» TASK DESCRIPTION
The word "United" turns up on some lines of this data; say how many, and give no other text.

Stored data entries:

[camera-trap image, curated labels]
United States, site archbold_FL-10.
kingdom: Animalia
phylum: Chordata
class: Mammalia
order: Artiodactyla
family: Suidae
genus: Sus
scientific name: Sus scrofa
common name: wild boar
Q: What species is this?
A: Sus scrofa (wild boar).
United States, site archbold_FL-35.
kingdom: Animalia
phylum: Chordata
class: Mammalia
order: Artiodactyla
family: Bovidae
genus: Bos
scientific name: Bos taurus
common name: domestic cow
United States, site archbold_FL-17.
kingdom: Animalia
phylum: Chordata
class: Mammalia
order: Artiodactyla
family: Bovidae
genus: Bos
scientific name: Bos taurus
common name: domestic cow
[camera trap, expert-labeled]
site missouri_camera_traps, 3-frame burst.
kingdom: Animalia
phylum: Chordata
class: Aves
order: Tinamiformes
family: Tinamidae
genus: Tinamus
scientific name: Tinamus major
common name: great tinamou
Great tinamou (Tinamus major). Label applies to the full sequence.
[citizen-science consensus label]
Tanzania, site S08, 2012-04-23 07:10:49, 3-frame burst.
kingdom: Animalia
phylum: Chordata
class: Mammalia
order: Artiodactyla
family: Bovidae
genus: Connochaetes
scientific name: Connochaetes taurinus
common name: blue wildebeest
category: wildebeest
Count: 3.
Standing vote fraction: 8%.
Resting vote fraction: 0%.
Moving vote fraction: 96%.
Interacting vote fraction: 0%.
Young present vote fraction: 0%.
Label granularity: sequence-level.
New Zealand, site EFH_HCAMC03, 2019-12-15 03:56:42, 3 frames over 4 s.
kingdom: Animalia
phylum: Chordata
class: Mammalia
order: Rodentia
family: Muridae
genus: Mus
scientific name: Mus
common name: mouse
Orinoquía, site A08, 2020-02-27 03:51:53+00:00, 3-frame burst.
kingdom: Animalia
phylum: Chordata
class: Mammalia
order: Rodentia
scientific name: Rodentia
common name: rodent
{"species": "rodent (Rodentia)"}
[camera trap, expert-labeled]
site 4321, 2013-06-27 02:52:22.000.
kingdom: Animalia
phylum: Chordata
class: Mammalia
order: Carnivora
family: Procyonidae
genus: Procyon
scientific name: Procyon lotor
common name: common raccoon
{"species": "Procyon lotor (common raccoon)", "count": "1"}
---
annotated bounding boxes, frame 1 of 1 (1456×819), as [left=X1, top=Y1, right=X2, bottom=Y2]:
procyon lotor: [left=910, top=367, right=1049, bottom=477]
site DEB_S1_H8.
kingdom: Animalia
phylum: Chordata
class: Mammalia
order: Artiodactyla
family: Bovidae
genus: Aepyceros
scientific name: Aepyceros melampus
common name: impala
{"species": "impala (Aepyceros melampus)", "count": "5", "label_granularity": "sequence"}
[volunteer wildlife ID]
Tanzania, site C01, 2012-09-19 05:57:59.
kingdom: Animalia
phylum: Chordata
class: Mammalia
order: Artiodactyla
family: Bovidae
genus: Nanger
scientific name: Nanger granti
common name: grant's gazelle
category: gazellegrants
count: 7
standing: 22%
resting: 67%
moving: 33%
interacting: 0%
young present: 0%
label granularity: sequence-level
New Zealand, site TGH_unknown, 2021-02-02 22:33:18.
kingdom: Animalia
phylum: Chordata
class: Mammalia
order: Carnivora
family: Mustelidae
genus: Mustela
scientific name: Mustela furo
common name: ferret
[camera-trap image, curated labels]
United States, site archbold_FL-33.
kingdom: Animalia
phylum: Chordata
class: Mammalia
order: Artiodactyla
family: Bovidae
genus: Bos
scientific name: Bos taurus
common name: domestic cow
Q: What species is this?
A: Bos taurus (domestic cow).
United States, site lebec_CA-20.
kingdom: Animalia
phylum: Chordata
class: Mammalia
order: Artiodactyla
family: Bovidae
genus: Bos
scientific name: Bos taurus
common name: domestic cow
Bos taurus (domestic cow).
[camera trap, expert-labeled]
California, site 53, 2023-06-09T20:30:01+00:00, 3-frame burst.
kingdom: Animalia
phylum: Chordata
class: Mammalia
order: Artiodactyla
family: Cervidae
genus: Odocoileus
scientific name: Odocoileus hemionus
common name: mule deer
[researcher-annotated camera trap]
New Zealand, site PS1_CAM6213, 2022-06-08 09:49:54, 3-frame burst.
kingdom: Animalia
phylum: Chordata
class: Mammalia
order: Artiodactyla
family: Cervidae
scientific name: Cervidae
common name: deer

» ANSWER AREA
5